## Problem to solve
Put everything in the listing from its first line down to the line containing "302 centimetres" into a Markdown table with the columns Row and Line, numbering each line in order and omitting blank lines.

## Data section
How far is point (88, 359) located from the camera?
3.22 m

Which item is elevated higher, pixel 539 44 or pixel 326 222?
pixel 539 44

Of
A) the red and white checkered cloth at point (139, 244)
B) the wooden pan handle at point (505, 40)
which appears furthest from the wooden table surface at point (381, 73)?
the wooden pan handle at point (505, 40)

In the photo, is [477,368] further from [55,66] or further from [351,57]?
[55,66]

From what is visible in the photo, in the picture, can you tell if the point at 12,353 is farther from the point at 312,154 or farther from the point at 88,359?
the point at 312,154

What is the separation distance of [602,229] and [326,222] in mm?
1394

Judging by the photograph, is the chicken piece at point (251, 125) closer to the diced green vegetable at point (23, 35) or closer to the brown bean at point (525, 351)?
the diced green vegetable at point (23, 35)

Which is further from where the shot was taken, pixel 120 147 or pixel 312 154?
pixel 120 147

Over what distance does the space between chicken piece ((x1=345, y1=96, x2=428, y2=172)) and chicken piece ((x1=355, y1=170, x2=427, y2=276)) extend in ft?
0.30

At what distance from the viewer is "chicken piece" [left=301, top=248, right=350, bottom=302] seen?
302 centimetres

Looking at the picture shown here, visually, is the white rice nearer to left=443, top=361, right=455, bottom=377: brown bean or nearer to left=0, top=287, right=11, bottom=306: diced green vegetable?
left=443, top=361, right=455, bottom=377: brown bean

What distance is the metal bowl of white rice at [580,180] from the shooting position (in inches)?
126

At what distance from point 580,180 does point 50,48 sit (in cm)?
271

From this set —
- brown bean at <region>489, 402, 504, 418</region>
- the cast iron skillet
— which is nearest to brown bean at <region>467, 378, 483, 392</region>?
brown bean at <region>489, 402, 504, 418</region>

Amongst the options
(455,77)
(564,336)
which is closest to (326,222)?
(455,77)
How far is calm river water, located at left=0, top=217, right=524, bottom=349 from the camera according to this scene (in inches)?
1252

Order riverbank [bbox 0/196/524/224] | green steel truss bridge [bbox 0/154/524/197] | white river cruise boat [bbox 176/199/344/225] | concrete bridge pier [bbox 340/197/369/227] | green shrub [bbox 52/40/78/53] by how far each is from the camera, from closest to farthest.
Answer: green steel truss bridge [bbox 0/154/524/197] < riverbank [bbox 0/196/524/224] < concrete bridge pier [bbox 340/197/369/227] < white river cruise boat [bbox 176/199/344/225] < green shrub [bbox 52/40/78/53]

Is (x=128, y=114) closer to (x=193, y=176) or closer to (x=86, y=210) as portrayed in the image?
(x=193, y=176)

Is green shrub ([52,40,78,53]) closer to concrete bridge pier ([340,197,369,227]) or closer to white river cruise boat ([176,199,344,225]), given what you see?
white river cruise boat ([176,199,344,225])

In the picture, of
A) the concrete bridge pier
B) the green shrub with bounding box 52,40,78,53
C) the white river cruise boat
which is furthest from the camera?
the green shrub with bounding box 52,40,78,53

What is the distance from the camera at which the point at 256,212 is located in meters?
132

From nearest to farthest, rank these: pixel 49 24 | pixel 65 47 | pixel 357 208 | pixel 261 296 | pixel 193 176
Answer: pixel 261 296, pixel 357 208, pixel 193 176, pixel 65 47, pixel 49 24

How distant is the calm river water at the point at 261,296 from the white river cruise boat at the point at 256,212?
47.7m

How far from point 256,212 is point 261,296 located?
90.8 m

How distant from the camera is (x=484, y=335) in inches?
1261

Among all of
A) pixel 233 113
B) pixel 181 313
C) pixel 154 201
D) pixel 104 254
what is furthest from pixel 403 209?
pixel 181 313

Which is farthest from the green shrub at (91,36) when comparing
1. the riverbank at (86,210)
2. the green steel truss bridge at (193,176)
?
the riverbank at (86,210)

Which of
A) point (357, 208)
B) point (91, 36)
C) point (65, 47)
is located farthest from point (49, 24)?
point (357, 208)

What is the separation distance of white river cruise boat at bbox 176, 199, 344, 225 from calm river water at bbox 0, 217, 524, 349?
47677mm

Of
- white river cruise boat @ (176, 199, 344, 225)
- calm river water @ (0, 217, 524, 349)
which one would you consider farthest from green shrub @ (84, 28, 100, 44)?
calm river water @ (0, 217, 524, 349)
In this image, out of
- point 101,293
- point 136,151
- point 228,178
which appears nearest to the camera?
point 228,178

## Exercise answer
| Row | Line |
|---|---|
| 1 | How far is point (88, 359) located from the camera? |
| 2 | 3.22 m |
| 3 | Which item is elevated higher, pixel 539 44 or pixel 326 222? |
| 4 | pixel 539 44 |
| 5 | Of |
| 6 | A) the red and white checkered cloth at point (139, 244) |
| 7 | B) the wooden pan handle at point (505, 40) |
| 8 | which appears furthest from the wooden table surface at point (381, 73)? |
| 9 | the wooden pan handle at point (505, 40) |
| 10 | In the photo, is [477,368] further from [55,66] or further from [351,57]? |
| 11 | [55,66] |
| 12 | From what is visible in the photo, in the picture, can you tell if the point at 12,353 is farther from the point at 312,154 or farther from the point at 88,359? |
| 13 | the point at 312,154 |
| 14 | What is the separation distance of [602,229] and [326,222] in mm? |
| 15 | 1394 |
| 16 | Judging by the photograph, is the chicken piece at point (251, 125) closer to the diced green vegetable at point (23, 35) or closer to the brown bean at point (525, 351)? |
| 17 | the diced green vegetable at point (23, 35) |
| 18 | Which is further from where the shot was taken, pixel 120 147 or pixel 312 154? |
| 19 | pixel 120 147 |
| 20 | Over what distance does the space between chicken piece ((x1=345, y1=96, x2=428, y2=172)) and chicken piece ((x1=355, y1=170, x2=427, y2=276)) extend in ft? |
| 21 | 0.30 |
| 22 | At what distance from the viewer is "chicken piece" [left=301, top=248, right=350, bottom=302] seen? |
| 23 | 302 centimetres |